▶ [Requirement] Would you restate all the data that follows, word for word?

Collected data
^^^^^^^^^^^^^^^^

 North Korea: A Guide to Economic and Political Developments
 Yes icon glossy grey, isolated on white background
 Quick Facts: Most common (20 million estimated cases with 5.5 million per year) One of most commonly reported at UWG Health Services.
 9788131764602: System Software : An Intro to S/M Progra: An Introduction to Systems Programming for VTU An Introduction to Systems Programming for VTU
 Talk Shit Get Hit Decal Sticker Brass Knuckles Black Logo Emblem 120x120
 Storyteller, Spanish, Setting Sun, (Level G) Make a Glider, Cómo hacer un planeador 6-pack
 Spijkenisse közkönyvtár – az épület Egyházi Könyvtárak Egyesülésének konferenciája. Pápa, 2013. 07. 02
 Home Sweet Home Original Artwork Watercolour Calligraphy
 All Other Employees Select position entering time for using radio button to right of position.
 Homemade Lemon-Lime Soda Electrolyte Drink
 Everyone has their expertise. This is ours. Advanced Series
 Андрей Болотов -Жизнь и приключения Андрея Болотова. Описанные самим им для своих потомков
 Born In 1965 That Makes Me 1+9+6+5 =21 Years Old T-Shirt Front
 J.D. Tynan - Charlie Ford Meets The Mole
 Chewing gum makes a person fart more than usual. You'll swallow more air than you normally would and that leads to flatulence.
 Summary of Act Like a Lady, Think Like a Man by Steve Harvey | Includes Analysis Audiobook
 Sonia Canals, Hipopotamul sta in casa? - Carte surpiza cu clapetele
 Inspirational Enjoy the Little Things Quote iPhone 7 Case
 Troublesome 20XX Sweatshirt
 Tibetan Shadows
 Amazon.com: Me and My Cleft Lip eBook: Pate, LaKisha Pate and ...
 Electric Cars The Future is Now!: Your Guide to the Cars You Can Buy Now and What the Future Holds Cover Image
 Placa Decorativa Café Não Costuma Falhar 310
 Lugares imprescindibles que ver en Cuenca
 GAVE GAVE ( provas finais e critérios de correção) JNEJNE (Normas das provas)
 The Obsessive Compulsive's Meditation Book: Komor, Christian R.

^^^^^^^^^^^^^^^^

▶ [Result of this task]
 North Korea: A Guide to Economic and Political Developments
 Yes icon glossy grey, isolated on white background
 Quick Facts: Most common (20 million estimated cases with 5.5 million per year) One of most commonly reported at UWG Health Services.
 9788131764602: System Software : An Intro to S/M Progra: An Introduction to Systems Programming for VTU An Introduction to Systems Programming for VTU
 Talk Shit Get Hit Decal Sticker Brass Knuckles Black Logo Emblem 120x120
 Storyteller, Spanish, Setting Sun, (Level G) Make a Glider, Cómo hacer un planeador 6-pack
 Spijkenisse közkönyvtár – az épület Egyházi Könyvtárak Egyesülésének konferenciája. Pápa, 2013. 07. 02
 Home Sweet Home Original Artwork Watercolour Calligraphy
 All Other Employees Select position entering time for using radio button to right of position.
 Homemade Lemon-Lime Soda Electrolyte Drink
 Everyone has their expertise. This is ours. Advanced Series
 Андрей Болотов -Жизнь и приключения Андрея Болотова. Описанные самим им для своих потомков
 Born In 1965 That Makes Me 1+9+6+5 =21 Years Old T-Shirt Front
 J.D. Tynan - Charlie Ford Meets The Mole
 Chewing gum makes a person fart more than usual. You'll swallow more air than you normally would and that leads to flatulence.
 Summary of Act Like a Lady, Think Like a Man by Steve Harvey | Includes Analysis Audiobook
 Sonia Canals, Hipopotamul sta in casa? - Carte surpiza cu clapetele
 Inspirational Enjoy the Little Things Quote iPhone 7 Case
 Troublesome 20XX Sweatshirt
 Tibetan Shadows
 Amazon.com: Me and My Cleft Lip eBook: Pate, LaKisha Pate and ...
 Electric Cars The Future is Now!: Your Guide to the Cars You Can Buy Now and What the Future Holds Cover Image
 Placa Decorativa Café Não Costuma Falhar 310
 Lugares imprescindibles que ver en Cuenca
 GAVE GAVE ( provas finais e critérios de correção) JNEJNE (Normas das provas)
 The Obsessive Compulsive's Meditation Book: Komor, Christian R.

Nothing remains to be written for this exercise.